GIVEN REQUEST -
The records should be written out in full, with nothing altered.

(Items from a data source)
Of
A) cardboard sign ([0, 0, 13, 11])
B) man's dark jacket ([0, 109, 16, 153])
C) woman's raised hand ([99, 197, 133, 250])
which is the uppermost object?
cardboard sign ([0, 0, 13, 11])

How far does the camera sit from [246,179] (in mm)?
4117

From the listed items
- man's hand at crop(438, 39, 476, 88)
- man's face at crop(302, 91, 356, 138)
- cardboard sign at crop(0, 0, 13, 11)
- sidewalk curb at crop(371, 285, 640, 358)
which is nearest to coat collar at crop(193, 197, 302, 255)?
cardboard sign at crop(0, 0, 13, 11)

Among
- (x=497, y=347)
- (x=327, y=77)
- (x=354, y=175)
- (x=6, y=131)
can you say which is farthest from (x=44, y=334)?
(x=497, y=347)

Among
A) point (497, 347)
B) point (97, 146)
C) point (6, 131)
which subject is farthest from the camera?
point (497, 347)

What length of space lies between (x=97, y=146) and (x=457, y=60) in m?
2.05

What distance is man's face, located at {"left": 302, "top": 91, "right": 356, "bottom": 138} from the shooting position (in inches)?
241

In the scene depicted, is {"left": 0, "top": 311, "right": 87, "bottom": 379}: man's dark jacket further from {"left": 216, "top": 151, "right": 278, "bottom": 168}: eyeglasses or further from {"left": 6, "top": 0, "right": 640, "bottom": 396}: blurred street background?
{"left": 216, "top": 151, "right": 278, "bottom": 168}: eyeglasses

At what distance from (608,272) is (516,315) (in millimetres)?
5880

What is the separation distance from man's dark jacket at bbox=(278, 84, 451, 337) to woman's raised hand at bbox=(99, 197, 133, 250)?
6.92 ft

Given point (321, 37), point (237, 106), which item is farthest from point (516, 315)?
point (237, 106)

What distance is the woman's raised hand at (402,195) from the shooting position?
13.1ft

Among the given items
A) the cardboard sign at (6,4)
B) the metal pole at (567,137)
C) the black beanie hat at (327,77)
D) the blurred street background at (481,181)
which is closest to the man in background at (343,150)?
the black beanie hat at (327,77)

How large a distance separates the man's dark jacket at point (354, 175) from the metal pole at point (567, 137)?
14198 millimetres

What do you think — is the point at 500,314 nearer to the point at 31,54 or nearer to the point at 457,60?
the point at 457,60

WRITTEN ANSWER -
Of
A) cardboard sign ([0, 0, 13, 11])
B) man's dark jacket ([0, 109, 16, 153])
C) woman's raised hand ([99, 197, 133, 250])
which is the uppermost object?
cardboard sign ([0, 0, 13, 11])

How far does the camera sit from [246,179] (in mm)?
4117

From the listed items
- man's hand at crop(438, 39, 476, 88)
- man's face at crop(302, 91, 356, 138)
- cardboard sign at crop(0, 0, 13, 11)
- sidewalk curb at crop(371, 285, 640, 358)
which is nearest to coat collar at crop(193, 197, 302, 255)?
cardboard sign at crop(0, 0, 13, 11)

Among
- (x=497, y=347)
- (x=327, y=77)
- (x=354, y=175)
- (x=6, y=131)
can you say which is farthest from (x=44, y=334)?
(x=497, y=347)

Among
A) point (497, 347)
B) point (97, 146)
C) point (6, 131)
which subject is farthest from the camera?
point (497, 347)

What length of space lies between (x=97, y=146) and (x=457, y=60) in m?
2.05

What distance is man's face, located at {"left": 302, "top": 91, "right": 356, "bottom": 138} from the shooting position (in inches)?
241

In the scene depicted, is {"left": 0, "top": 311, "right": 87, "bottom": 379}: man's dark jacket further from {"left": 216, "top": 151, "right": 278, "bottom": 168}: eyeglasses or further from {"left": 6, "top": 0, "right": 640, "bottom": 396}: blurred street background?
{"left": 216, "top": 151, "right": 278, "bottom": 168}: eyeglasses

At what distance from (608,272) is (516,315) (in millimetres)?
5880

What is the separation distance from man's dark jacket at bbox=(278, 84, 451, 337) to woman's raised hand at bbox=(99, 197, 133, 250)?
6.92 ft

Given point (321, 37), point (237, 106), which item is farthest from point (516, 315)?
point (237, 106)

What distance is the woman's raised hand at (402,195) from the shooting position?
13.1ft

Among the given items
A) the cardboard sign at (6,4)
B) the metal pole at (567,137)
C) the black beanie hat at (327,77)
D) the blurred street background at (481,181)
which is closest to the man in background at (343,150)?
the black beanie hat at (327,77)

How large a distance separates the man's dark jacket at point (354, 175) from the metal pole at point (567, 137)?
14198 millimetres

What do you think — is the point at 500,314 nearer to the point at 31,54 or nearer to the point at 457,60?
the point at 457,60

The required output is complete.